抜粋:
============

で、「チャットだし、即座にちゃんとレスしてくれるんだろうな」と妄想したから、問い合せるという行動に繋がった。それで、「良き顧客体験」が届けられ、ブランドイメージは上がる。これが問合せしないで、「そもそも大したお困りごとじゃないんだし、、、」とひとりで悶々と解決しようとすると、ユーザーは「ナニコレ使いにくいヤダ」という体験を重ねることになり、ブランドイメージは下がる。この差は実に大きくて、1年後のブランド力に確実に影響する。
 
ブランドの実態は、顧客の体験と感情で、その積み重ねがブランド力を形成しているんですよ、と説明することが多いんだけど、まさに今回の出来事はその具体例にちょうどいい。そもそも、問合せたい状況になっているということは、顧客体験としてはダークサイド。それを「良き体験」に転換する仕掛けが、メイクリープスさんにはあったので、下がりかけていたブランドイメージが向上し、結果として、私は解約しないし(既存顧客のリテンション)、何ならもっとちゃんとこのサービスを使ってみよう、とさえ考える(既存顧客からのクロスセルやアップセルの可能性)。もし友人知人に「請求書、どうしてます?」なんて聞かれたらメイクリープスを「いいよ!」と言って紹介する(新規顧客の獲得の可能性)、という好循環に。
 
ところが、問合せないで「悪しき体験」が積み重なった場合、悪くすれば解約されてしまう可能性もあるし、友人に紹介してもらえるどころか、名指しで「やめたほうがいい」というネガティブなクチコミになるリスクがある。この開きが、ブランド力に直接的に影響するので、「小さな顧客体験」はあなどらない方がいい。

============

練習問題:
**1.** 抜粋のうち、「で、「チャットだし、即座にち」を含む語句で始まり「ブランド力に確実に影響する。」で終わる部分を、一字も変えずに返す。
**2.** 抜粋の「ところが、問合せないで」で始まる段落を、主な内容を残したまま箇条書きにまとめる。
**3.** 抜粋では、ブランドの実態は何だと説明されているか。

収集データ:

============

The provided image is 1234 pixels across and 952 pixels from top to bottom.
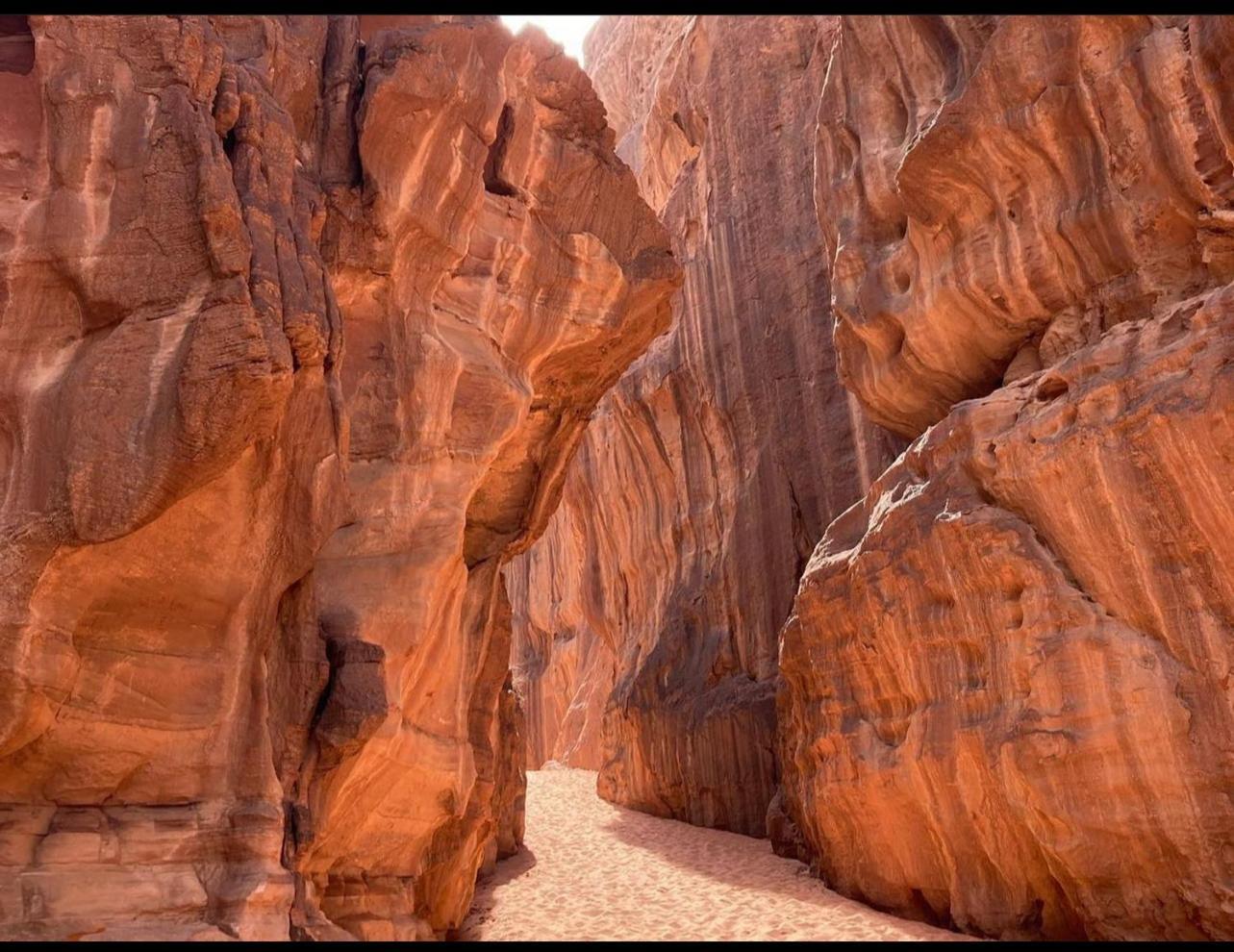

============

問題別の解答:
**1.**
で、「チャットだし、即座にちゃんとレスしてくれるんだろうな」と妄想したから、問い合せるという行動に繋がった。それで、「良き顧客体験」が届けられ、ブランドイメージは上がる。これが問合せしないで、「そもそも大したお困りごとじゃないんだし、、、」とひとりで悶々と解決しようとすると、ユーザーは「ナニコレ使いにくいヤダ」という体験を重ねることになり、ブランドイメージは下がる。この差は実に大きくて、1年後のブランド力に確実に影響する。

**2.**
- 問い合わせずに「悪しき体験」が積み重なると、解約される可能性がある。
- 友人に紹介してもらえるどころか、名指しで「やめたほうがいい」というネガティブなクチコミになるリスクがある。
- この開きはブランド力に直接影響するので、「小さな顧客体験」はあなどらない方がいい。

**3.** 顧客の体験と感情であり、その積み重ねがブランド力を形成している。